## Input data
****

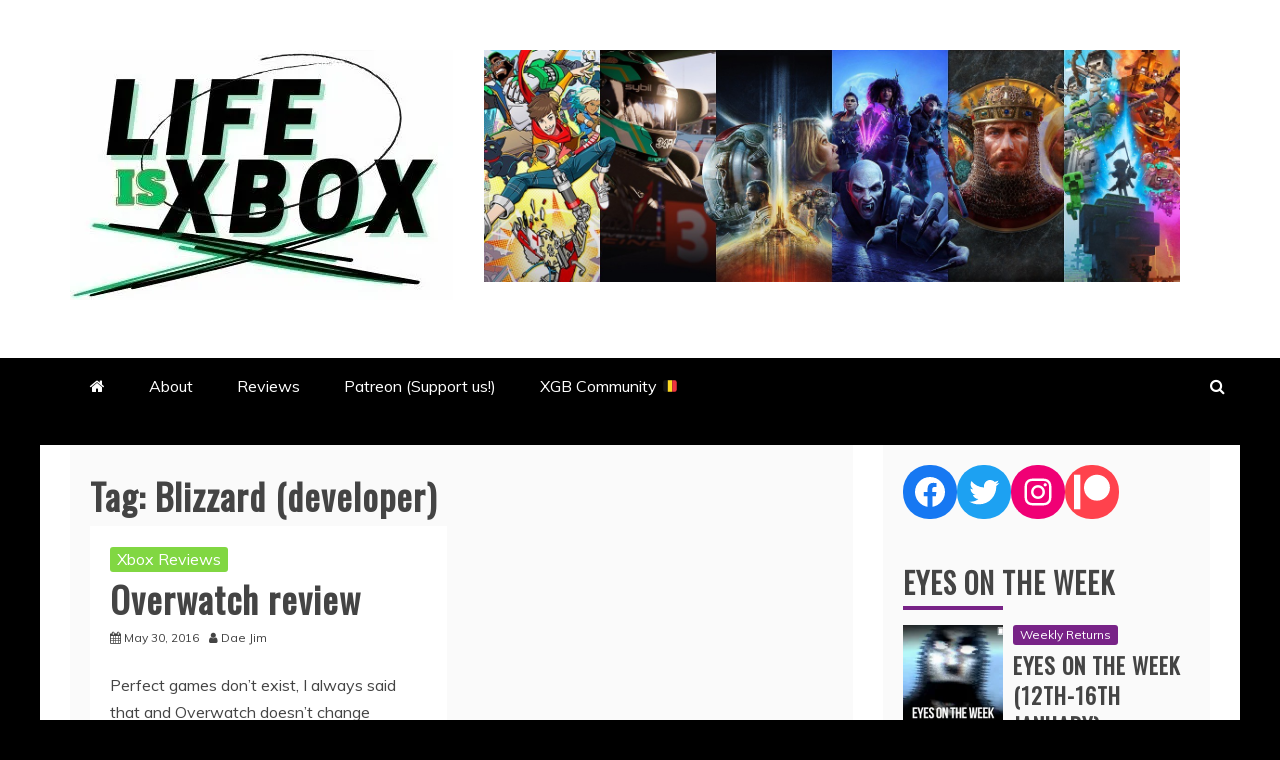

--- FILE ---
content_type: text/html; charset=utf-8
request_url: https://www.google.com/recaptcha/api2/aframe
body_size: 268
content:
<!DOCTYPE HTML><html><head><meta http-equiv="content-type" content="text/html; charset=UTF-8"></head><body><script nonce="fcorAFLvbwSYwCzvR1QA0Q">/** Anti-fraud and anti-abuse applications only. See google.com/recaptcha */ try{var clients={'sodar':'https://pagead2.googlesyndication.com/pagead/sodar?'};window.addEventListener("message",function(a){try{if(a.source===window.parent){var b=JSON.parse(a.data);var c=clients[b['id']];if(c){var d=document.createElement('img');d.src=c+b['params']+'&rc='+(localStorage.getItem("rc::a")?sessionStorage.getItem("rc::b"):"");window.document.body.appendChild(d);sessionStorage.setItem("rc::e",parseInt(sessionStorage.getItem("rc::e")||0)+1);localStorage.setItem("rc::h",'1768988342432');}}}catch(b){}});window.parent.postMessage("_grecaptcha_ready", "*");}catch(b){}</script></body></html>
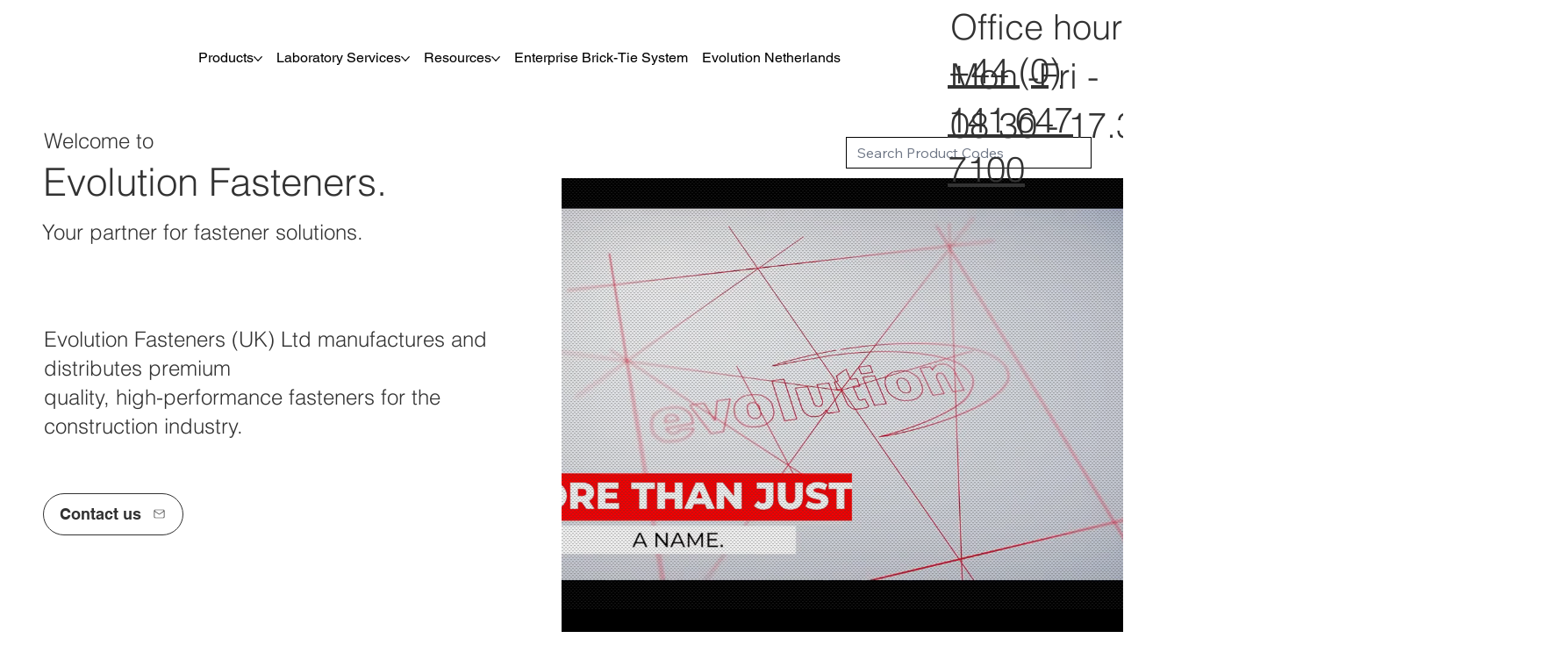

--- FILE ---
content_type: text/css; charset=utf-8
request_url: https://www.evolutionfasteners.co.uk/_serverless/pro-gallery-css-v4-server/layoutCss?ver=2&id=comp-mh37ih0x&items=0_5000_2813%7C0_531_533%7C0_3000_2250%7C0_1590_739%7C0_1280_720%7C0_2048_2048%7C0_1280_720%7C0_3300_2575%7C0_2483_1152&container=1659.28125_607.640625_966.5_720&options=gallerySizeType:px%7CgallerySizePx:%7CimageMargin:12%7CisRTL:false%7CgalleryLayout:5%7CcubeRatio:1.3333333333333333%7CisVertical:true%7CslideshowInfoSize:230%7CarrowsSize:18%7CarrowsPosition:0
body_size: 24
content:
#pro-gallery-comp-mh37ih0x .pro-gallery-parent-container{ width: 608px !important; height: 967px !important; } #pro-gallery-comp-mh37ih0x [data-hook="item-container"][data-idx="0"].gallery-item-container{opacity: 1 !important;display: block !important;transition: opacity .2s ease !important;top: 0px !important;left: 0px !important;right: auto !important;height: 966px !important;width: 607px !important;} #pro-gallery-comp-mh37ih0x [data-hook="item-container"][data-idx="0"] .gallery-item-common-info-outer{height: 230px !important;} #pro-gallery-comp-mh37ih0x [data-hook="item-container"][data-idx="0"] .gallery-item-common-info{height: 230px !important;width: 100% !important;} #pro-gallery-comp-mh37ih0x [data-hook="item-container"][data-idx="0"] .gallery-item-wrapper{width: 607px !important;height: 736px !important;margin: 0 !important;} #pro-gallery-comp-mh37ih0x [data-hook="item-container"][data-idx="0"] .gallery-item-content{width: 607px !important;height: 736px !important;margin: 0px 0px !important;opacity: 1 !important;} #pro-gallery-comp-mh37ih0x [data-hook="item-container"][data-idx="0"] .gallery-item-hover{width: 607px !important;height: 736px !important;opacity: 1 !important;} #pro-gallery-comp-mh37ih0x [data-hook="item-container"][data-idx="0"] .item-hover-flex-container{width: 607px !important;height: 736px !important;margin: 0px 0px !important;opacity: 1 !important;} #pro-gallery-comp-mh37ih0x [data-hook="item-container"][data-idx="0"] .gallery-item-wrapper img{width: 100% !important;height: 100% !important;opacity: 1 !important;} #pro-gallery-comp-mh37ih0x [data-hook="item-container"][data-idx="1"].gallery-item-container{opacity: 1 !important;display: block !important;transition: opacity .2s ease !important;top: 0px !important;left: 607px !important;right: auto !important;height: 966px !important;width: 607px !important;} #pro-gallery-comp-mh37ih0x [data-hook="item-container"][data-idx="1"] .gallery-item-common-info-outer{height: 230px !important;} #pro-gallery-comp-mh37ih0x [data-hook="item-container"][data-idx="1"] .gallery-item-common-info{height: 230px !important;width: 100% !important;} #pro-gallery-comp-mh37ih0x [data-hook="item-container"][data-idx="1"] .gallery-item-wrapper{width: 607px !important;height: 736px !important;margin: 0 !important;} #pro-gallery-comp-mh37ih0x [data-hook="item-container"][data-idx="1"] .gallery-item-content{width: 607px !important;height: 736px !important;margin: 0px 0px !important;opacity: 1 !important;} #pro-gallery-comp-mh37ih0x [data-hook="item-container"][data-idx="1"] .gallery-item-hover{width: 607px !important;height: 736px !important;opacity: 1 !important;} #pro-gallery-comp-mh37ih0x [data-hook="item-container"][data-idx="1"] .item-hover-flex-container{width: 607px !important;height: 736px !important;margin: 0px 0px !important;opacity: 1 !important;} #pro-gallery-comp-mh37ih0x [data-hook="item-container"][data-idx="1"] .gallery-item-wrapper img{width: 100% !important;height: 100% !important;opacity: 1 !important;} #pro-gallery-comp-mh37ih0x [data-hook="item-container"][data-idx="2"].gallery-item-container{opacity: 1 !important;display: block !important;transition: opacity .2s ease !important;top: 0px !important;left: 1214px !important;right: auto !important;height: 966px !important;width: 607px !important;} #pro-gallery-comp-mh37ih0x [data-hook="item-container"][data-idx="2"] .gallery-item-common-info-outer{height: 230px !important;} #pro-gallery-comp-mh37ih0x [data-hook="item-container"][data-idx="2"] .gallery-item-common-info{height: 230px !important;width: 100% !important;} #pro-gallery-comp-mh37ih0x [data-hook="item-container"][data-idx="2"] .gallery-item-wrapper{width: 607px !important;height: 736px !important;margin: 0 !important;} #pro-gallery-comp-mh37ih0x [data-hook="item-container"][data-idx="2"] .gallery-item-content{width: 607px !important;height: 736px !important;margin: 0px 0px !important;opacity: 1 !important;} #pro-gallery-comp-mh37ih0x [data-hook="item-container"][data-idx="2"] .gallery-item-hover{width: 607px !important;height: 736px !important;opacity: 1 !important;} #pro-gallery-comp-mh37ih0x [data-hook="item-container"][data-idx="2"] .item-hover-flex-container{width: 607px !important;height: 736px !important;margin: 0px 0px !important;opacity: 1 !important;} #pro-gallery-comp-mh37ih0x [data-hook="item-container"][data-idx="2"] .gallery-item-wrapper img{width: 100% !important;height: 100% !important;opacity: 1 !important;} #pro-gallery-comp-mh37ih0x [data-hook="item-container"][data-idx="3"]{display: none !important;} #pro-gallery-comp-mh37ih0x [data-hook="item-container"][data-idx="4"]{display: none !important;} #pro-gallery-comp-mh37ih0x [data-hook="item-container"][data-idx="5"]{display: none !important;} #pro-gallery-comp-mh37ih0x [data-hook="item-container"][data-idx="6"]{display: none !important;} #pro-gallery-comp-mh37ih0x [data-hook="item-container"][data-idx="7"]{display: none !important;} #pro-gallery-comp-mh37ih0x [data-hook="item-container"][data-idx="8"]{display: none !important;} #pro-gallery-comp-mh37ih0x .pro-gallery-prerender{height:967px !important;}#pro-gallery-comp-mh37ih0x {height:967px !important; width:608px !important;}#pro-gallery-comp-mh37ih0x .pro-gallery-margin-container {height:967px !important;}#pro-gallery-comp-mh37ih0x .one-row:not(.thumbnails-gallery) {height:966px !important; width:607px !important;}#pro-gallery-comp-mh37ih0x .one-row:not(.thumbnails-gallery) .gallery-horizontal-scroll {height:966px !important;}#pro-gallery-comp-mh37ih0x .pro-gallery-parent-container:not(.gallery-slideshow) [data-hook=group-view] .item-link-wrapper::before {height:966px !important; width:607px !important;}#pro-gallery-comp-mh37ih0x .pro-gallery-parent-container {height:967px !important; width:608px !important;}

****

## What you should do
Please output the listing above in full, exactly as given, without its images.

## Answer box
--- FILE ---
content_type: text/html; charset=utf-8
request_url: https://www.google.com/recaptcha/api2/aframe
body_size: 268
content:
<!DOCTYPE HTML><html><head><meta http-equiv="content-type" content="text/html; charset=UTF-8"></head><body><script nonce="fcorAFLvbwSYwCzvR1QA0Q">/** Anti-fraud and anti-abuse applications only. See google.com/recaptcha */ try{var clients={'sodar':'https://pagead2.googlesyndication.com/pagead/sodar?'};window.addEventListener("message",function(a){try{if(a.source===window.parent){var b=JSON.parse(a.data);var c=clients[b['id']];if(c){var d=document.createElement('img');d.src=c+b['params']+'&rc='+(localStorage.getItem("rc::a")?sessionStorage.getItem("rc::b"):"");window.document.body.appendChild(d);sessionStorage.setItem("rc::e",parseInt(sessionStorage.getItem("rc::e")||0)+1);localStorage.setItem("rc::h",'1768988342432');}}}catch(b){}});window.parent.postMessage("_grecaptcha_ready", "*");}catch(b){}</script></body></html>

--- FILE ---
content_type: text/css; charset=utf-8
request_url: https://www.evolutionfasteners.co.uk/_serverless/pro-gallery-css-v4-server/layoutCss?ver=2&id=comp-mh37ih0x&items=0_5000_2813%7C0_531_533%7C0_3000_2250%7C0_1590_739%7C0_1280_720%7C0_2048_2048%7C0_1280_720%7C0_3300_2575%7C0_2483_1152&container=1659.28125_607.640625_966.5_720&options=gallerySizeType:px%7CgallerySizePx:%7CimageMargin:12%7CisRTL:false%7CgalleryLayout:5%7CcubeRatio:1.3333333333333333%7CisVertical:true%7CslideshowInfoSize:230%7CarrowsSize:18%7CarrowsPosition:0
body_size: 24
content:
#pro-gallery-comp-mh37ih0x .pro-gallery-parent-container{ width: 608px !important; height: 967px !important; } #pro-gallery-comp-mh37ih0x [data-hook="item-container"][data-idx="0"].gallery-item-container{opacity: 1 !important;display: block !important;transition: opacity .2s ease !important;top: 0px !important;left: 0px !important;right: auto !important;height: 966px !important;width: 607px !important;} #pro-gallery-comp-mh37ih0x [data-hook="item-container"][data-idx="0"] .gallery-item-common-info-outer{height: 230px !important;} #pro-gallery-comp-mh37ih0x [data-hook="item-container"][data-idx="0"] .gallery-item-common-info{height: 230px !important;width: 100% !important;} #pro-gallery-comp-mh37ih0x [data-hook="item-container"][data-idx="0"] .gallery-item-wrapper{width: 607px !important;height: 736px !important;margin: 0 !important;} #pro-gallery-comp-mh37ih0x [data-hook="item-container"][data-idx="0"] .gallery-item-content{width: 607px !important;height: 736px !important;margin: 0px 0px !important;opacity: 1 !important;} #pro-gallery-comp-mh37ih0x [data-hook="item-container"][data-idx="0"] .gallery-item-hover{width: 607px !important;height: 736px !important;opacity: 1 !important;} #pro-gallery-comp-mh37ih0x [data-hook="item-container"][data-idx="0"] .item-hover-flex-container{width: 607px !important;height: 736px !important;margin: 0px 0px !important;opacity: 1 !important;} #pro-gallery-comp-mh37ih0x [data-hook="item-container"][data-idx="0"] .gallery-item-wrapper img{width: 100% !important;height: 100% !important;opacity: 1 !important;} #pro-gallery-comp-mh37ih0x [data-hook="item-container"][data-idx="1"].gallery-item-container{opacity: 1 !important;display: block !important;transition: opacity .2s ease !important;top: 0px !important;left: 607px !important;right: auto !important;height: 966px !important;width: 607px !important;} #pro-gallery-comp-mh37ih0x [data-hook="item-container"][data-idx="1"] .gallery-item-common-info-outer{height: 230px !important;} #pro-gallery-comp-mh37ih0x [data-hook="item-container"][data-idx="1"] .gallery-item-common-info{height: 230px !important;width: 100% !important;} #pro-gallery-comp-mh37ih0x [data-hook="item-container"][data-idx="1"] .gallery-item-wrapper{width: 607px !important;height: 736px !important;margin: 0 !important;} #pro-gallery-comp-mh37ih0x [data-hook="item-container"][data-idx="1"] .gallery-item-content{width: 607px !important;height: 736px !important;margin: 0px 0px !important;opacity: 1 !important;} #pro-gallery-comp-mh37ih0x [data-hook="item-container"][data-idx="1"] .gallery-item-hover{width: 607px !important;height: 736px !important;opacity: 1 !important;} #pro-gallery-comp-mh37ih0x [data-hook="item-container"][data-idx="1"] .item-hover-flex-container{width: 607px !important;height: 736px !important;margin: 0px 0px !important;opacity: 1 !important;} #pro-gallery-comp-mh37ih0x [data-hook="item-container"][data-idx="1"] .gallery-item-wrapper img{width: 100% !important;height: 100% !important;opacity: 1 !important;} #pro-gallery-comp-mh37ih0x [data-hook="item-container"][data-idx="2"].gallery-item-container{opacity: 1 !important;display: block !important;transition: opacity .2s ease !important;top: 0px !important;left: 1214px !important;right: auto !important;height: 966px !important;width: 607px !important;} #pro-gallery-comp-mh37ih0x [data-hook="item-container"][data-idx="2"] .gallery-item-common-info-outer{height: 230px !important;} #pro-gallery-comp-mh37ih0x [data-hook="item-container"][data-idx="2"] .gallery-item-common-info{height: 230px !important;width: 100% !important;} #pro-gallery-comp-mh37ih0x [data-hook="item-container"][data-idx="2"] .gallery-item-wrapper{width: 607px !important;height: 736px !important;margin: 0 !important;} #pro-gallery-comp-mh37ih0x [data-hook="item-container"][data-idx="2"] .gallery-item-content{width: 607px !important;height: 736px !important;margin: 0px 0px !important;opacity: 1 !important;} #pro-gallery-comp-mh37ih0x [data-hook="item-container"][data-idx="2"] .gallery-item-hover{width: 607px !important;height: 736px !important;opacity: 1 !important;} #pro-gallery-comp-mh37ih0x [data-hook="item-container"][data-idx="2"] .item-hover-flex-container{width: 607px !important;height: 736px !important;margin: 0px 0px !important;opacity: 1 !important;} #pro-gallery-comp-mh37ih0x [data-hook="item-container"][data-idx="2"] .gallery-item-wrapper img{width: 100% !important;height: 100% !important;opacity: 1 !important;} #pro-gallery-comp-mh37ih0x [data-hook="item-container"][data-idx="3"]{display: none !important;} #pro-gallery-comp-mh37ih0x [data-hook="item-container"][data-idx="4"]{display: none !important;} #pro-gallery-comp-mh37ih0x [data-hook="item-container"][data-idx="5"]{display: none !important;} #pro-gallery-comp-mh37ih0x [data-hook="item-container"][data-idx="6"]{display: none !important;} #pro-gallery-comp-mh37ih0x [data-hook="item-container"][data-idx="7"]{display: none !important;} #pro-gallery-comp-mh37ih0x [data-hook="item-container"][data-idx="8"]{display: none !important;} #pro-gallery-comp-mh37ih0x .pro-gallery-prerender{height:967px !important;}#pro-gallery-comp-mh37ih0x {height:967px !important; width:608px !important;}#pro-gallery-comp-mh37ih0x .pro-gallery-margin-container {height:967px !important;}#pro-gallery-comp-mh37ih0x .one-row:not(.thumbnails-gallery) {height:966px !important; width:607px !important;}#pro-gallery-comp-mh37ih0x .one-row:not(.thumbnails-gallery) .gallery-horizontal-scroll {height:966px !important;}#pro-gallery-comp-mh37ih0x .pro-gallery-parent-container:not(.gallery-slideshow) [data-hook=group-view] .item-link-wrapper::before {height:966px !important; width:607px !important;}#pro-gallery-comp-mh37ih0x .pro-gallery-parent-container {height:967px !important; width:608px !important;}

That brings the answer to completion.